__Work instructions__
Below are records to be output exactly, every one of them.

__Input__
▼

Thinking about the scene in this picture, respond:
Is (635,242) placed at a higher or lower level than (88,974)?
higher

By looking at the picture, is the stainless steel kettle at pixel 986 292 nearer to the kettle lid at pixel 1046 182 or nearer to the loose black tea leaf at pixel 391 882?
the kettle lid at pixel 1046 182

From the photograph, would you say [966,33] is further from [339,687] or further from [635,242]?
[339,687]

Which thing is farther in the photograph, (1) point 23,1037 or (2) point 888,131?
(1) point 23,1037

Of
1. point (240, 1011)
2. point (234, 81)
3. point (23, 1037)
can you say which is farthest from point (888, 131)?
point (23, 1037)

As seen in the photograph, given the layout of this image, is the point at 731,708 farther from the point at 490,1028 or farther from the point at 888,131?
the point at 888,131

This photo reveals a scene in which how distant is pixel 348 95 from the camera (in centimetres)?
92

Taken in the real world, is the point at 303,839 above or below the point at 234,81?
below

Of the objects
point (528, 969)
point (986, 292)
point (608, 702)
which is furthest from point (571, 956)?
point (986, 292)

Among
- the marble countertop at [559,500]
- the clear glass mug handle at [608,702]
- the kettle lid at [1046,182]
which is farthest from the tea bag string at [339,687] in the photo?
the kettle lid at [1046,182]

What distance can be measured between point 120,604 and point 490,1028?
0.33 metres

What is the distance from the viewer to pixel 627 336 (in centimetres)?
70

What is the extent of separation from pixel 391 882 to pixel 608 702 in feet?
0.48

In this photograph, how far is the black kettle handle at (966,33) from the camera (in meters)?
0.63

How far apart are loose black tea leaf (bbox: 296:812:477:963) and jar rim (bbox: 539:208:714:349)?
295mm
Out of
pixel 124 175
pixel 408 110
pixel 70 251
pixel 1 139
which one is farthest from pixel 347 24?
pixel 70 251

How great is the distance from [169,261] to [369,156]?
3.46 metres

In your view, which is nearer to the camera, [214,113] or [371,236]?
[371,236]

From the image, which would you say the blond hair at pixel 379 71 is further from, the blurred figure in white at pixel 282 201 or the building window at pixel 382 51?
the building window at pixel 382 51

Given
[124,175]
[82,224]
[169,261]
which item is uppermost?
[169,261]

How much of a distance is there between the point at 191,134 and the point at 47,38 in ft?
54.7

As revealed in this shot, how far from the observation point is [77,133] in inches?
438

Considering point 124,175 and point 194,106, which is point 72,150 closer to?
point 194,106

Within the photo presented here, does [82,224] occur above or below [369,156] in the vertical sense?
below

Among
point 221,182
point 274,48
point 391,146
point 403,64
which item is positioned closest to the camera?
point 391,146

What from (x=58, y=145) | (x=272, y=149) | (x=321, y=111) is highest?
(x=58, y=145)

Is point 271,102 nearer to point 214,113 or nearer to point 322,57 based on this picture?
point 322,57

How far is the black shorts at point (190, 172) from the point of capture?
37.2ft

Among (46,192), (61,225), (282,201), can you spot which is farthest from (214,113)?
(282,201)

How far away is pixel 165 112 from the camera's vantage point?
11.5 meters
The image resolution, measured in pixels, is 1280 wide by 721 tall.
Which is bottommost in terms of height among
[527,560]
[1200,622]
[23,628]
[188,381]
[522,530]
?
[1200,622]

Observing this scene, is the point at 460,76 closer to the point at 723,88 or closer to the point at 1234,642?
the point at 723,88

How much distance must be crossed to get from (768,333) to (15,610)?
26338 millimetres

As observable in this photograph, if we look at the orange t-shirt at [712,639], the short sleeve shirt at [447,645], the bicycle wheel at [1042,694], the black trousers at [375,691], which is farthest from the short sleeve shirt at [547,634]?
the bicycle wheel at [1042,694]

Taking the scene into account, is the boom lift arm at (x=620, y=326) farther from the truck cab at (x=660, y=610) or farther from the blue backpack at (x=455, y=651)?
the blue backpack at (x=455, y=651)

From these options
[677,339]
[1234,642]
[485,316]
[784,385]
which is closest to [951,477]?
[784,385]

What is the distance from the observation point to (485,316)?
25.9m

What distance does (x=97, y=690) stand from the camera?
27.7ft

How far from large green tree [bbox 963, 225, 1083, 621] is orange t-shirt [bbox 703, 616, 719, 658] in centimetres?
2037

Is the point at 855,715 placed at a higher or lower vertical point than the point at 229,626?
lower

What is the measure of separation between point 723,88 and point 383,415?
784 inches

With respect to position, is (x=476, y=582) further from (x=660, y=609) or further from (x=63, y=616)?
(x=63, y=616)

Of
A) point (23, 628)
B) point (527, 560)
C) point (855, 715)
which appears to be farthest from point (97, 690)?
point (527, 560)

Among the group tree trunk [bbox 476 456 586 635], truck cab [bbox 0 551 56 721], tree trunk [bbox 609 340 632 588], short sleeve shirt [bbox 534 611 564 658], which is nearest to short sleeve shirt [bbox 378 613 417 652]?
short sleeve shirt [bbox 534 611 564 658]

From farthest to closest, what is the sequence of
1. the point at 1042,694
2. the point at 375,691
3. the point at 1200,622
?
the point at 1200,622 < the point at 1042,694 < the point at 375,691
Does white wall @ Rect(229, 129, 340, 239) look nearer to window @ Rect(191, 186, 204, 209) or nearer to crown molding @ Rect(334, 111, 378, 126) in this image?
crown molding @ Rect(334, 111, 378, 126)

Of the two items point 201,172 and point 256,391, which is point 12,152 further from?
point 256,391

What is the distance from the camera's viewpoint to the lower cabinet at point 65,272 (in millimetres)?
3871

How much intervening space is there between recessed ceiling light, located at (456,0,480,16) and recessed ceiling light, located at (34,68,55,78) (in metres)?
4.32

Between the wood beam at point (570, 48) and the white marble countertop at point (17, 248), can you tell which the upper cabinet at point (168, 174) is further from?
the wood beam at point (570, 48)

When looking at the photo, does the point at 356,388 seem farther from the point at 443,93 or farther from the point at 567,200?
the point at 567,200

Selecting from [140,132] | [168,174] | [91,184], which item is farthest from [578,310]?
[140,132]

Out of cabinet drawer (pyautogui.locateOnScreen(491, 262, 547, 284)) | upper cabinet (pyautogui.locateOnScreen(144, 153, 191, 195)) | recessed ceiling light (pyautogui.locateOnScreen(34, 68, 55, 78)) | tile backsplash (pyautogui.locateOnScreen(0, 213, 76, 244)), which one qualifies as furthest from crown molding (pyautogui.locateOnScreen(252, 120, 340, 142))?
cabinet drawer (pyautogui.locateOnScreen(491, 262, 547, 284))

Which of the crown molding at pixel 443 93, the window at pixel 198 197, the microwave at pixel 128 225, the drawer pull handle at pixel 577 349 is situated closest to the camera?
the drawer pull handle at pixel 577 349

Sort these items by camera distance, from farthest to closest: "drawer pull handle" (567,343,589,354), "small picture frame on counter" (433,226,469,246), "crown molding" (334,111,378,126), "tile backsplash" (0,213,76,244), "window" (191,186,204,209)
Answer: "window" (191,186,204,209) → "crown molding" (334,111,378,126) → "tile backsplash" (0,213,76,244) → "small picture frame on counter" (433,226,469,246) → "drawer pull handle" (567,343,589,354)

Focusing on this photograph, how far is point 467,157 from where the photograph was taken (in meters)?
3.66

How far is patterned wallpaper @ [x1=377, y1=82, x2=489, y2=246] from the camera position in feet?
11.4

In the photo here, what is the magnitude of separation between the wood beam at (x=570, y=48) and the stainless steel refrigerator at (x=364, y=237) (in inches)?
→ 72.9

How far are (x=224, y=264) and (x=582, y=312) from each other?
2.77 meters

▲

__Worked solution__
Thinking about the scene in this picture, respond:
Is (635,242) placed at a higher or lower level than (88,974)?
higher

By looking at the picture, is the stainless steel kettle at pixel 986 292 nearer to the kettle lid at pixel 1046 182 or nearer to the loose black tea leaf at pixel 391 882?
the kettle lid at pixel 1046 182

From the photograph, would you say [966,33] is further from [339,687] or further from [635,242]?
[339,687]

Which thing is farther in the photograph, (1) point 23,1037 or (2) point 888,131?
(1) point 23,1037

Of
1. point (240, 1011)
2. point (234, 81)
3. point (23, 1037)
can you say which is farthest from point (888, 131)?
point (23, 1037)

As seen in the photograph, given the layout of this image, is the point at 731,708 farther from the point at 490,1028 or farther from the point at 888,131?
the point at 888,131

This photo reveals a scene in which how distant is pixel 348 95 from the camera (in centimetres)?
92

Taken in the real world, is the point at 303,839 above or below the point at 234,81?
below

Of the objects
point (528, 969)
point (986, 292)
point (608, 702)
which is furthest from point (571, 956)?
point (986, 292)

Among
- the marble countertop at [559,500]
- the clear glass mug handle at [608,702]
- the kettle lid at [1046,182]
which is farthest from the tea bag string at [339,687] in the photo?
the kettle lid at [1046,182]

What distance can be measured between point 120,604 and point 490,1028?
0.33 metres

What is the distance from the viewer to pixel 627 336 (in centimetres)?
70

What is the extent of separation from pixel 391 882 to pixel 608 702 in feet?
0.48

In this photograph, how far is the black kettle handle at (966,33) from the camera (in meters)?
0.63

How far apart are loose black tea leaf (bbox: 296:812:477:963) and jar rim (bbox: 539:208:714:349)?
295mm
Out of
pixel 124 175
pixel 408 110
pixel 70 251
pixel 1 139
which one is farthest from pixel 347 24?
pixel 70 251

How great is the distance from [169,261] to [369,156]?
3.46 metres

In your view, which is nearer to the camera, [214,113] or [371,236]?
[371,236]

From the image, which would you say the blond hair at pixel 379 71 is further from, the blurred figure in white at pixel 282 201 or the building window at pixel 382 51?
the building window at pixel 382 51

Given
[124,175]
[82,224]
[169,261]
which item is uppermost?
[169,261]

How much of a distance is there between the point at 191,134 and the point at 47,38 in ft?
54.7

As revealed in this shot, how far from the observation point is [77,133] in inches?
438

Considering point 124,175 and point 194,106, which is point 72,150 closer to?
point 194,106

Within the photo presented here, does [82,224] occur above or below [369,156] in the vertical sense?
below

Among
point 221,182
point 274,48
point 391,146
point 403,64
which item is positioned closest to the camera?
point 391,146

What from (x=58, y=145) | (x=272, y=149) | (x=321, y=111) is highest?
(x=58, y=145)

Is point 271,102 nearer to point 214,113 or nearer to point 322,57 based on this picture?
point 322,57

How far is the black shorts at point (190, 172) from the point of capture?
37.2ft

Among (46,192), (61,225), (282,201), can you spot which is farthest from (214,113)?
(282,201)

How far away is pixel 165 112 from the camera's vantage point?
11.5 meters
The image resolution, measured in pixels, is 1280 wide by 721 tall.
Which is bottommost in terms of height among
[527,560]
[1200,622]
[23,628]
[188,381]
[522,530]
?
[1200,622]

Observing this scene, is the point at 460,76 closer to the point at 723,88 or closer to the point at 1234,642?
the point at 723,88

How much distance must be crossed to get from (768,333) to (15,610)?
26338 millimetres

As observable in this photograph, if we look at the orange t-shirt at [712,639], the short sleeve shirt at [447,645], the bicycle wheel at [1042,694], the black trousers at [375,691], which is farthest from the short sleeve shirt at [547,634]?
the bicycle wheel at [1042,694]

Taking the scene into account, is the boom lift arm at (x=620, y=326) farther from the truck cab at (x=660, y=610) or farther from the blue backpack at (x=455, y=651)?
the blue backpack at (x=455, y=651)

From these options
[677,339]
[1234,642]
[485,316]
[784,385]
which is closest to [951,477]?
[784,385]

What is the distance from the observation point to (485,316)?
25.9m

What distance does (x=97, y=690) stand from the camera?
27.7ft

How far from large green tree [bbox 963, 225, 1083, 621] is orange t-shirt [bbox 703, 616, 719, 658] in centimetres?
2037

Is the point at 855,715 placed at a higher or lower vertical point than the point at 229,626?
lower

What is the measure of separation between point 723,88 and point 383,415?
784 inches

With respect to position, is (x=476, y=582) further from (x=660, y=609) or further from (x=63, y=616)?
(x=63, y=616)

Of
A) point (23, 628)
B) point (527, 560)
C) point (855, 715)
which appears to be farthest from point (97, 690)?
point (527, 560)

Among the group tree trunk [bbox 476 456 586 635], truck cab [bbox 0 551 56 721], tree trunk [bbox 609 340 632 588], short sleeve shirt [bbox 534 611 564 658], which is nearest to short sleeve shirt [bbox 378 613 417 652]?
short sleeve shirt [bbox 534 611 564 658]

From farthest to closest, what is the sequence of
1. the point at 1042,694
2. the point at 375,691
3. the point at 1200,622
?
the point at 1200,622 < the point at 1042,694 < the point at 375,691
Does white wall @ Rect(229, 129, 340, 239) look nearer to window @ Rect(191, 186, 204, 209) or nearer to crown molding @ Rect(334, 111, 378, 126) in this image?
crown molding @ Rect(334, 111, 378, 126)

Of the two items point 201,172 and point 256,391, which is point 12,152 further from?
point 256,391

What is the distance from the camera's viewpoint to the lower cabinet at point 65,272 (in millimetres)?
3871

How much intervening space is there between recessed ceiling light, located at (456,0,480,16) and recessed ceiling light, located at (34,68,55,78) (in metres)?
4.32

Between the wood beam at point (570, 48) and the white marble countertop at point (17, 248), can you tell which the upper cabinet at point (168, 174) is further from?
the wood beam at point (570, 48)

When looking at the photo, does the point at 356,388 seem farther from the point at 443,93 or farther from the point at 567,200?
the point at 567,200

Selecting from [140,132] | [168,174] | [91,184], which item is farthest from [578,310]?
[140,132]

Out of cabinet drawer (pyautogui.locateOnScreen(491, 262, 547, 284)) | upper cabinet (pyautogui.locateOnScreen(144, 153, 191, 195)) | recessed ceiling light (pyautogui.locateOnScreen(34, 68, 55, 78)) | tile backsplash (pyautogui.locateOnScreen(0, 213, 76, 244)), which one qualifies as furthest from crown molding (pyautogui.locateOnScreen(252, 120, 340, 142))?
cabinet drawer (pyautogui.locateOnScreen(491, 262, 547, 284))

Which of the crown molding at pixel 443 93, the window at pixel 198 197, the microwave at pixel 128 225, the drawer pull handle at pixel 577 349 is situated closest to the camera?
the drawer pull handle at pixel 577 349

Sort these items by camera distance, from farthest to closest: "drawer pull handle" (567,343,589,354), "small picture frame on counter" (433,226,469,246), "crown molding" (334,111,378,126), "tile backsplash" (0,213,76,244), "window" (191,186,204,209)
Answer: "window" (191,186,204,209) → "crown molding" (334,111,378,126) → "tile backsplash" (0,213,76,244) → "small picture frame on counter" (433,226,469,246) → "drawer pull handle" (567,343,589,354)

Focusing on this photograph, how far is point 467,157 from where the photograph was taken (in meters)?
3.66

How far is patterned wallpaper @ [x1=377, y1=82, x2=489, y2=246] from the camera position in feet?
11.4

In the photo here, what is the magnitude of separation between the wood beam at (x=570, y=48) and the stainless steel refrigerator at (x=364, y=237) (in inches)?
→ 72.9

How far are (x=224, y=264) and (x=582, y=312) from each other?
2.77 meters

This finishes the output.